# IR Lab SoSe 2024: Baseline Retrieval System

This jupyter notebook serves as baseline retrieval system that you can try to improve upon.
We will use the a corpus of scientific papers (title + abstracts) from the fields of information retrieval and natural language processing (the [IR Anthology](https://ir.webis.de/anthology/) and the [ACL Anthology](https://aclanthology.org/)). This serves Jupyter notebook only serves as retrieval system, i.e., it gets a set of information needs (topics) and a corpus as input and produces a run file as output.

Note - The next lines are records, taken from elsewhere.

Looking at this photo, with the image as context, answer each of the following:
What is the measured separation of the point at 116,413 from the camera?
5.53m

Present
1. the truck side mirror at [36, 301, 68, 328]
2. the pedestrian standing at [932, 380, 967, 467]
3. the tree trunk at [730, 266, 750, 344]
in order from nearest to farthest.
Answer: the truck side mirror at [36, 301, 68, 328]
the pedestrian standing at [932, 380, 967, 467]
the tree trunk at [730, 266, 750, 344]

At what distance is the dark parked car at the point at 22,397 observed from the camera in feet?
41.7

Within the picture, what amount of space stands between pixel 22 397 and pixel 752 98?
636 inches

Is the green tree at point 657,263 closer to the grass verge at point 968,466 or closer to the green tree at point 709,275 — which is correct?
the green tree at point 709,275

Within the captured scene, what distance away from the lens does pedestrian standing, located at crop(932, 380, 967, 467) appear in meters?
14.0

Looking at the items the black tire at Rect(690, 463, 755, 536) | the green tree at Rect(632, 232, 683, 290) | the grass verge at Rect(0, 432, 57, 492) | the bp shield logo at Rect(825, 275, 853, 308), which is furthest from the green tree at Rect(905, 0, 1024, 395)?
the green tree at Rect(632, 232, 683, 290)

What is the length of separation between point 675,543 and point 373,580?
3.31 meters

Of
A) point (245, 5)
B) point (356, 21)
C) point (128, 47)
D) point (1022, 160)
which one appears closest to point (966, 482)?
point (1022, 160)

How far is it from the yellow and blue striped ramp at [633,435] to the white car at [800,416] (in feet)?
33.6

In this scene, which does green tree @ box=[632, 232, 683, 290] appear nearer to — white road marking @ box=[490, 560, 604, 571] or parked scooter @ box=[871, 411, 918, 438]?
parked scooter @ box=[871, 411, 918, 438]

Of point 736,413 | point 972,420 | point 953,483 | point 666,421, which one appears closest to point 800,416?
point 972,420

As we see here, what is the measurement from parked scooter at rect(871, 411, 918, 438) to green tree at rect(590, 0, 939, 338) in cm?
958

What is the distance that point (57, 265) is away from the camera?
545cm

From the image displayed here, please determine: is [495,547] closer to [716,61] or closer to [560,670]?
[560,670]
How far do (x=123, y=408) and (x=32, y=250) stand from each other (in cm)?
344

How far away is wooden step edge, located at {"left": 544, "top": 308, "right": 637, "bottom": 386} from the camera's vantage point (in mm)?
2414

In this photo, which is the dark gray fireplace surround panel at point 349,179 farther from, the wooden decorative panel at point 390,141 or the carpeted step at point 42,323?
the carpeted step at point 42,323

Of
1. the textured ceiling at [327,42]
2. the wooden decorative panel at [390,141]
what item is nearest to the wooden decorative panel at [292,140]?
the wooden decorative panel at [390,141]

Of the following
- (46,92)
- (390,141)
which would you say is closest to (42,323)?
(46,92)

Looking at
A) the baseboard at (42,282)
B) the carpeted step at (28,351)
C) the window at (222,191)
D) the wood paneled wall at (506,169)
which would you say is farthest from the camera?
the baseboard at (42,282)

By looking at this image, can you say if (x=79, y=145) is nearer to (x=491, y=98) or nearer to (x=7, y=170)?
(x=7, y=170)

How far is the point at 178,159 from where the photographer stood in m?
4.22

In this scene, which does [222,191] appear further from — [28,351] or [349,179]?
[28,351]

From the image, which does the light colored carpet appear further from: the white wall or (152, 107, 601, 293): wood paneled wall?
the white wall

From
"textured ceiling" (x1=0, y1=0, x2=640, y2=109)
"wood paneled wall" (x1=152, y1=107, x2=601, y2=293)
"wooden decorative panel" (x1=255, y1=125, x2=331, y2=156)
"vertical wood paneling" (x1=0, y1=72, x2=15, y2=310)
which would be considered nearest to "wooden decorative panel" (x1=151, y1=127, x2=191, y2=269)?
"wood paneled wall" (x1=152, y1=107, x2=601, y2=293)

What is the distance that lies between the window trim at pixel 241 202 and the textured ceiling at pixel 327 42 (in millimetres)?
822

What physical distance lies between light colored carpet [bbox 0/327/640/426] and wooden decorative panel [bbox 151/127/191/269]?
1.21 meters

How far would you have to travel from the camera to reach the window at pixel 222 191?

Please do evaluations in a new dedicated notebook.

### Step 1: Import Libraries

We will use [tira](https://www.tira.io/), an information retrieval shared task platform, for loading the (pre-built) retrieval index and [ir_dataset](https://ir-datasets.com/) to subsequently build a retrieval system with [PyTerrier](https://github.com/terrier-org/pyterrier), an open-source search engine.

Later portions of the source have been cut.